Wednesday 29 April 2015

Tristan & Isolation

We're a long way (2000km further North) from Bouvet Island, which we alighted on briefly in January. Tristan da Cunha is named for, indeed was named by, Portuguese explorer Tristão da Cunha who came up against them in 1506.  That's more than 500 years ago, at the very dawn of the European voyages of exploration. Everyone knows that Columbus sailed the ocean blue in 1492 to discover the New World.  Fewer appreciate that Vasco da Gama's voyage to India via the Cape of Good Hope came five years later in 1497. da Cunha was on his way to India when he discovered the archipelago of which we treat. It is really among the most remote places in the World and by all accounts there's not a lot for entertainment.  If you want to take a gal to the dance for example, there isn't much choice: there are only 300 Tristanians all at all from tots to pensioners, and nobody wants to have a date with his own sister.  There have only been eight surnames on the island: Glass, Green, Hagan, Lavarello, Patterson, Repetto, Rogers, and Swain who arrived there some time between 1816 and 1908, The Patterson line has 'daughtered out' and Mr Patterson's surname and Y chromosome is no longer to be found.  Likewise, while history identified 7 ancestral females, whose surnames haven't come down to us, a study in 2003 showed that there were only 5 different mitochondrial genomes circulating. So two of those lines have gone too. You have to read the original paper to see how many instances of non-paternity there were South of the Line. Each Y chromosome has a characteristic genetic signature ('haplotype') which should be inherited with the surname.  It looks like a Polish sailor left a boy behind shortly before WWI, for example.  And of course boys and girls kick over the traces elsewhere, it's not unique to Tristan.

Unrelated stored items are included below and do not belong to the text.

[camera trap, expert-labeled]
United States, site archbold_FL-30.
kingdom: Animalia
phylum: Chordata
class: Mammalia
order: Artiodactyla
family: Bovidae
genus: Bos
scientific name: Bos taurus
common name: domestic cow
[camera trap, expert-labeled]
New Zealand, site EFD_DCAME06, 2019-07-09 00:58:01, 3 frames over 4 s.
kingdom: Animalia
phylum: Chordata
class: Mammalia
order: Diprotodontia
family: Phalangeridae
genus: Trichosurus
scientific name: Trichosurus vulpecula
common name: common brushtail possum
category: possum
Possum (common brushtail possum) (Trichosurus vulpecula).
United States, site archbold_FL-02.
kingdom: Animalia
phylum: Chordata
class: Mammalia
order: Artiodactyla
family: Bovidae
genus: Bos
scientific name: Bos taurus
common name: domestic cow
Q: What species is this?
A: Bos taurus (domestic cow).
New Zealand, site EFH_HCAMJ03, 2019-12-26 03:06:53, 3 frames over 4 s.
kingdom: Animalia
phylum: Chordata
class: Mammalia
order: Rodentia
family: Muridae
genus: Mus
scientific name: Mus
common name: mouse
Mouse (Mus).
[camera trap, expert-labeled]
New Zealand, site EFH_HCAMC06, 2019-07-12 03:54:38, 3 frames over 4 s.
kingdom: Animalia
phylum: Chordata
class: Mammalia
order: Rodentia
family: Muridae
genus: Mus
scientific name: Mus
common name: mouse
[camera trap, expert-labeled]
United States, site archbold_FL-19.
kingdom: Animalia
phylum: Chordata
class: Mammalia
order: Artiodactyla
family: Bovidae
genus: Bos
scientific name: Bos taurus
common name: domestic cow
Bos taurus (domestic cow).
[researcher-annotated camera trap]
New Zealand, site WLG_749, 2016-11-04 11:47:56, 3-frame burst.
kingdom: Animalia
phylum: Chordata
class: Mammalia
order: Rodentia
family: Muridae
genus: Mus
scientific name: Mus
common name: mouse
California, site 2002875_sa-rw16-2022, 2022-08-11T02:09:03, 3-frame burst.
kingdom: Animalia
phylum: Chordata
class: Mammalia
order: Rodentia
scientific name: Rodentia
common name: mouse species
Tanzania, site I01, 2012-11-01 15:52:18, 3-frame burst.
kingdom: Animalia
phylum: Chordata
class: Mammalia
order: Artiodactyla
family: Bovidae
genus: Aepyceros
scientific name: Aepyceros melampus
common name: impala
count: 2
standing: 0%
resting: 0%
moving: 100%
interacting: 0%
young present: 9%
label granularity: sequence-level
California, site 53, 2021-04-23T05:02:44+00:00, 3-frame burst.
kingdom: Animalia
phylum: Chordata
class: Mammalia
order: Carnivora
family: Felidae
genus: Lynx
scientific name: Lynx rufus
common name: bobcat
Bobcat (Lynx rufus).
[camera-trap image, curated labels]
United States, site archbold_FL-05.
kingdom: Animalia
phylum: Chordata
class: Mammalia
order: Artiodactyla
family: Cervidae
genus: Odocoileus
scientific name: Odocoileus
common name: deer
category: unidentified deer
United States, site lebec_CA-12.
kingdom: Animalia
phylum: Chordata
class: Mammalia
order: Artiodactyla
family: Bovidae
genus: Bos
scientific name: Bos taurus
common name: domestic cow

Thus although there has been an occasional instance of new gene variants coming into this small remote population, the fact of the matter is that the original in-comers were few in number and had a particular set of gene variants, some of which were deleterious [= not-so-good].  You and I and all people have about 23,000 protein-coding genes and many of these have known mutations that are harmless if you have one copy [masked by the other good gene] but can affect your health and well-being if you inherit one duff copy from The Da and another duff copy from your Mother.  These are called recessive deleterious traits, and some classic back-of-an-envelope calculations in the 1930s suggests that we all carry a handful of them.  Your handful will be different from my handful, but your cousin's selection of bad cards is likely to be similar to yours. Many of these defective genes are rare in the normal population, and all the copies of that gene are present in the carrier-state (aka heterozygous). Cystic fibrosis is 'carried' by about 1:20 of the population; Narcolepsy has a similar frequency; Tay-Sachs is rarer at about 1:300. The chances of having a child born with either disease is remote: both parents have to be carriers and they have to make a 1/4 draw of their chromosomes [explanatory diagram] for the child to inherit two mutant genes 1/20 x 1/20 x 1/4 = 1:1600. 

But the case is decidedly altered if there are only 15 people in the population: 1:300 odds no longer apply. Such groups either have the trait, and at a much higher frequency than the rest of the world or they don't.  This bottle-neck is called Founder Effect by geneticists and it's often quirky.  The first small group of Asiatics who walked across the Bering Straits to people America just happened to be all blood group O, so none of their descendants have A or B antigens on the red blood cells. All Native South Americans are group O.  Later sweeps brought in blood group A which is common among Athabaskans and some other groups in Canada and the US.  Blood group B was effectively absent from the pre-Columbian New World. Tay Sachs is much more common among Ashkenazi Jews. It's like that for Tristanians, one or other of the original 15 carried a genetic predisposition to Asthma and another brought the genes 'for' retinitis pigmentosum a degenerative eye disease.  So these maladies are way more common in the South Atlantic than hereabouts in South County Carlow. On the other hand, there are far fewer southpaws among the Tristanians than you'd expect. This is a problem in all small or endogamous populations.

All this poking and prying into the genetics and antecedents of the human guinea-pigs of Tristan and pushing it out into the public domain must make the poor data-providers feel like they are specimens in a large goldfish bowl.  It certainly has me looking for a pinch of salt when historian Simon Winchester claims that he has been banned from the island for telling an old, and possibly true, love story that could have served as a model for Madame Butterfly.  You may read that neat essay, with advantage, for its description of how a sure-I'm-right ethical position was gradually shaken into an appreciation that The Other is not only different, but may also be better.